Passaram os anos e esse tal livro, finalmente, apareceu, mas com outro título: “As Pequenas Memórias”.
Nele conta as recordações da sua vida que decorrem entre os quatro e os quinze anos:
“Sim, as memórias pequenas de quando fui pequeno, simplesmente. "Queria que os leitores soubessem de onde saiu o homem que sou".E de memórias, ou recordações, do resto da sua vida disse, então, que nada mais haveria a escrever.
“As Pequenas Memórias” é um livro comovente, sensível, tocante, de uma escrita fácil porque Saramago não quis fazer literatura.

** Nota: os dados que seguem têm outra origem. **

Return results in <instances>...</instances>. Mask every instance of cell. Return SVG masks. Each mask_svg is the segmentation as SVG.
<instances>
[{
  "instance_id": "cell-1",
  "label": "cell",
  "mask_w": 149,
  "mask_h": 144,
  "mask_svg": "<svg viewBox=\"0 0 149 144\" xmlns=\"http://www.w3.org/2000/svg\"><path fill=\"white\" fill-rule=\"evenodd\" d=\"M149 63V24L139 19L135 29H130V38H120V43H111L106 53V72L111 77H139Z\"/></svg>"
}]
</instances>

"São fragmentos, cada momento é um momento em si, o tempo pode andar para trás ou para a frente. Mas o que pode parecer desconexo, arbitrário, creio que ficará organizado na cabeça de quem lê. A nossa infância explica muito o que nós somos”.

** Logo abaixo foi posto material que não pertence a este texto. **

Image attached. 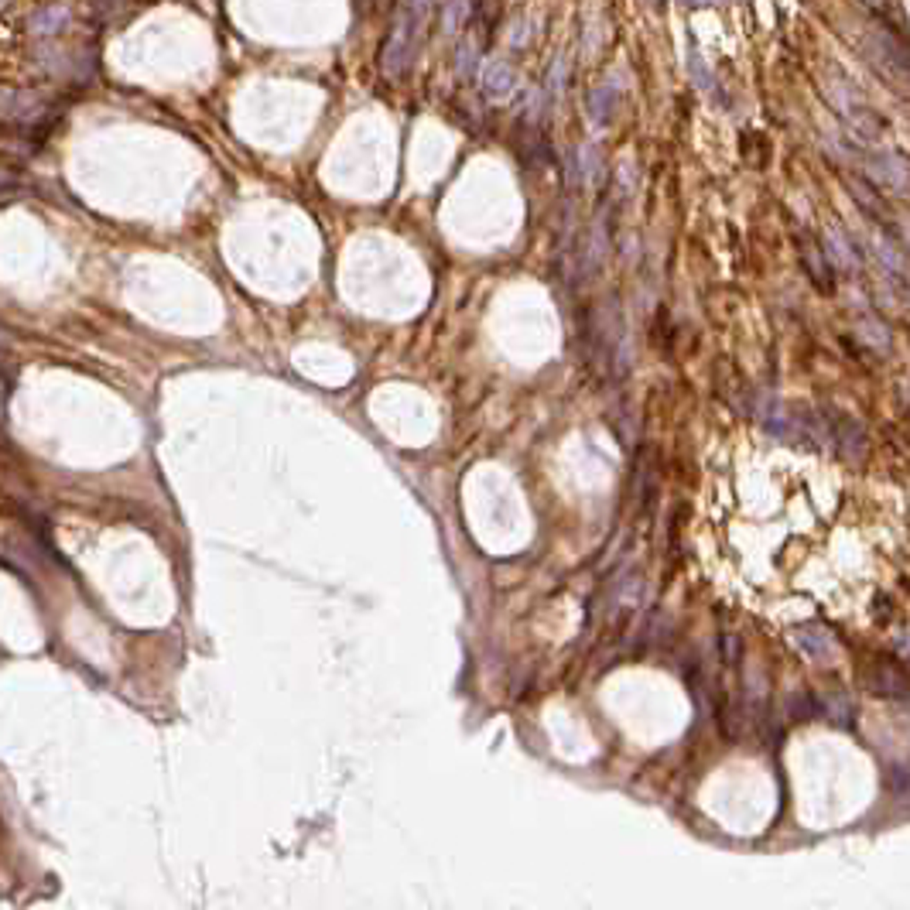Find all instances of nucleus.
Instances as JSON below:
<instances>
[{
  "label": "nucleus",
  "mask_w": 910,
  "mask_h": 910,
  "mask_svg": "<svg viewBox=\"0 0 910 910\" xmlns=\"http://www.w3.org/2000/svg\"><path fill=\"white\" fill-rule=\"evenodd\" d=\"M472 11H476L480 24L489 28V24L497 21V14H500V0H472Z\"/></svg>",
  "instance_id": "obj_8"
},
{
  "label": "nucleus",
  "mask_w": 910,
  "mask_h": 910,
  "mask_svg": "<svg viewBox=\"0 0 910 910\" xmlns=\"http://www.w3.org/2000/svg\"><path fill=\"white\" fill-rule=\"evenodd\" d=\"M414 31H418V14L414 11H401L394 28L387 35V45L380 52V65L390 79H401L404 69L411 65V52H414Z\"/></svg>",
  "instance_id": "obj_1"
},
{
  "label": "nucleus",
  "mask_w": 910,
  "mask_h": 910,
  "mask_svg": "<svg viewBox=\"0 0 910 910\" xmlns=\"http://www.w3.org/2000/svg\"><path fill=\"white\" fill-rule=\"evenodd\" d=\"M801 253H804V264H808V271H812V277L818 281V288H832V271H829V257L821 260V251H818V243H814V240L808 236V233L801 236Z\"/></svg>",
  "instance_id": "obj_5"
},
{
  "label": "nucleus",
  "mask_w": 910,
  "mask_h": 910,
  "mask_svg": "<svg viewBox=\"0 0 910 910\" xmlns=\"http://www.w3.org/2000/svg\"><path fill=\"white\" fill-rule=\"evenodd\" d=\"M89 4H93V7H99L106 18H114V14H120V11H123L131 0H89Z\"/></svg>",
  "instance_id": "obj_9"
},
{
  "label": "nucleus",
  "mask_w": 910,
  "mask_h": 910,
  "mask_svg": "<svg viewBox=\"0 0 910 910\" xmlns=\"http://www.w3.org/2000/svg\"><path fill=\"white\" fill-rule=\"evenodd\" d=\"M846 189H849V195H853L855 202H859V209L866 216H872L876 223H883V226H890L893 230V216L887 213V206L880 202V195H876V189H872L870 182H863V178H853V174H846Z\"/></svg>",
  "instance_id": "obj_3"
},
{
  "label": "nucleus",
  "mask_w": 910,
  "mask_h": 910,
  "mask_svg": "<svg viewBox=\"0 0 910 910\" xmlns=\"http://www.w3.org/2000/svg\"><path fill=\"white\" fill-rule=\"evenodd\" d=\"M48 110V97L24 86H0V120L11 123H31Z\"/></svg>",
  "instance_id": "obj_2"
},
{
  "label": "nucleus",
  "mask_w": 910,
  "mask_h": 910,
  "mask_svg": "<svg viewBox=\"0 0 910 910\" xmlns=\"http://www.w3.org/2000/svg\"><path fill=\"white\" fill-rule=\"evenodd\" d=\"M835 253V260L838 264H846V268H855L859 260H855V251L842 240V233L838 230H829V257Z\"/></svg>",
  "instance_id": "obj_7"
},
{
  "label": "nucleus",
  "mask_w": 910,
  "mask_h": 910,
  "mask_svg": "<svg viewBox=\"0 0 910 910\" xmlns=\"http://www.w3.org/2000/svg\"><path fill=\"white\" fill-rule=\"evenodd\" d=\"M893 651H897V654H900V658L910 664V634H904V637L893 640Z\"/></svg>",
  "instance_id": "obj_10"
},
{
  "label": "nucleus",
  "mask_w": 910,
  "mask_h": 910,
  "mask_svg": "<svg viewBox=\"0 0 910 910\" xmlns=\"http://www.w3.org/2000/svg\"><path fill=\"white\" fill-rule=\"evenodd\" d=\"M791 643H795L804 658H812V660H821L832 654V637H829L821 626H814V623L795 630V634H791Z\"/></svg>",
  "instance_id": "obj_4"
},
{
  "label": "nucleus",
  "mask_w": 910,
  "mask_h": 910,
  "mask_svg": "<svg viewBox=\"0 0 910 910\" xmlns=\"http://www.w3.org/2000/svg\"><path fill=\"white\" fill-rule=\"evenodd\" d=\"M510 86H514V72L506 65H489L486 69V93L489 97H506Z\"/></svg>",
  "instance_id": "obj_6"
}]
</instances>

De como um miúdo, que dormia no chão, comia a sopa do mesmo prato que a mãe, uma colherada para ti, outra para mim, que vivia ,com os pais, por Lisboa em partes de casa, que ansiava pela chegada do Verão, para poder ir de férias para a Azinhaga do Ribatejo, para junto dos avós Josefa e Jerónimo, das oliveiras, dos bácoros, que teve de abandonar os estudos para ir trabalhar, no fundo, vivências que lhe marcaram a personalidade, “se eu não tivesse vivido aquela infância não seria exactamente este que sou.”

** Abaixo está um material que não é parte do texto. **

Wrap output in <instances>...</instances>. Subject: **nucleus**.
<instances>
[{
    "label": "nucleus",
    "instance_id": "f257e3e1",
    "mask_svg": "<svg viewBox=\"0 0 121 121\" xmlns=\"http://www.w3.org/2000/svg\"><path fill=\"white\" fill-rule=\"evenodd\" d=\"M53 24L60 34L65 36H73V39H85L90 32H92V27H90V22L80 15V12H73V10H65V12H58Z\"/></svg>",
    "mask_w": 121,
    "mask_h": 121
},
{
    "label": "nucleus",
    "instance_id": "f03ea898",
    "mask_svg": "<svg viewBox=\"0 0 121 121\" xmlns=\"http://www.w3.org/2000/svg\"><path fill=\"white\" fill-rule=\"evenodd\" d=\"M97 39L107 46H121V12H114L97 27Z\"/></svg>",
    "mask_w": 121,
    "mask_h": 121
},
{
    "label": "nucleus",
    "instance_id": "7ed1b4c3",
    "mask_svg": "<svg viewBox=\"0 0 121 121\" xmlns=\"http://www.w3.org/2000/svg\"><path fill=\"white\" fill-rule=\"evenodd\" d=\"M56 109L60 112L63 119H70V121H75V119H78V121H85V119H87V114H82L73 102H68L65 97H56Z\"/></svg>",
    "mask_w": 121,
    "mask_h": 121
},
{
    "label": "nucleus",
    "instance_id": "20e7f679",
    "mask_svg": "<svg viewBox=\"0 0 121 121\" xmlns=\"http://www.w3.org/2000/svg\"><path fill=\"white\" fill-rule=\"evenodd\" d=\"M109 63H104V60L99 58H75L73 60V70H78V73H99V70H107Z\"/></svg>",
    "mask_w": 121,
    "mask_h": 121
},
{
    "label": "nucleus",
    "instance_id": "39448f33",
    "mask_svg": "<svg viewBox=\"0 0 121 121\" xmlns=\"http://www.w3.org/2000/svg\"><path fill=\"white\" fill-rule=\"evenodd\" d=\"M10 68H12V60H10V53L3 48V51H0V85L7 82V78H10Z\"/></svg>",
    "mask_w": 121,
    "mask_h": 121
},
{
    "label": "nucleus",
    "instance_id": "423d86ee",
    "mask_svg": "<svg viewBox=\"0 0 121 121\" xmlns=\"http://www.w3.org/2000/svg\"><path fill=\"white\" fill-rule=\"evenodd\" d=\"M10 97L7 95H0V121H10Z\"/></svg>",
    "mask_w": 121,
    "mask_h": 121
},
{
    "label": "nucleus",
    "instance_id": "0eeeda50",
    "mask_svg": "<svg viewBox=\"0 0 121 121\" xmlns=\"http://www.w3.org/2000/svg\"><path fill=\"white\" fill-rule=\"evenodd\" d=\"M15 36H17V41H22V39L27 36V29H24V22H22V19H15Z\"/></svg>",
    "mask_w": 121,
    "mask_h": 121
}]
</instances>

“Às vezes pergunto-me se certas recordações são realmente minhas, se não serão mais do que lembranças alheias de episódios de que eu tivesse sido actor inconsciente e dos quais só mais tarde vim a ter conhecimento por me terem sido narrados por pessoas que neles houvessem estado presentes, se é que não falariam, também elas, por terem ouvido contar a outras pessoas. Não é esse o caso daquela escolinha particular, num quarto ou quinto andar da Rua Morais Soares, onde, antes de termos ido viver para a Rua dos Cavaleiros, eu comecei a aprender as primeiras letras. Sentado numa cadeirinha baixa, desenhava-as lenta e aplicadamente na pedra, que era o nome que então se dava à ardósia, palavra demasiado pretensiosa para sair com naturalidade da boca de uma criança e que talvez nem sequer conhecesse ainda. É uma recordação própria, pessoal, nítida como um quadro, a que não falta a sacola em que acomodava as minhas coisas, de serapilheira castanha, com um barbante para levar a tiracolo. Escrevia-se na ardósia com um lápis de lousa que se vendia em duas qualidades nas papelarias, uma, a mais barata, dura como a pedra em que se escrevia, ao passo que a outra, mais cara, era branda, macia, e chamávamos-lhe «de leite» por causa da sua cor, um cinzento-claro, tirando a leitoso, precisamente. Só depois de ter entrado no ensino oficial, e não foi nos primeiros meses, é que os meus dedos puderam, finalmente, tocar essa pequena maravilha das técnicas de escrita mais actualizadas.”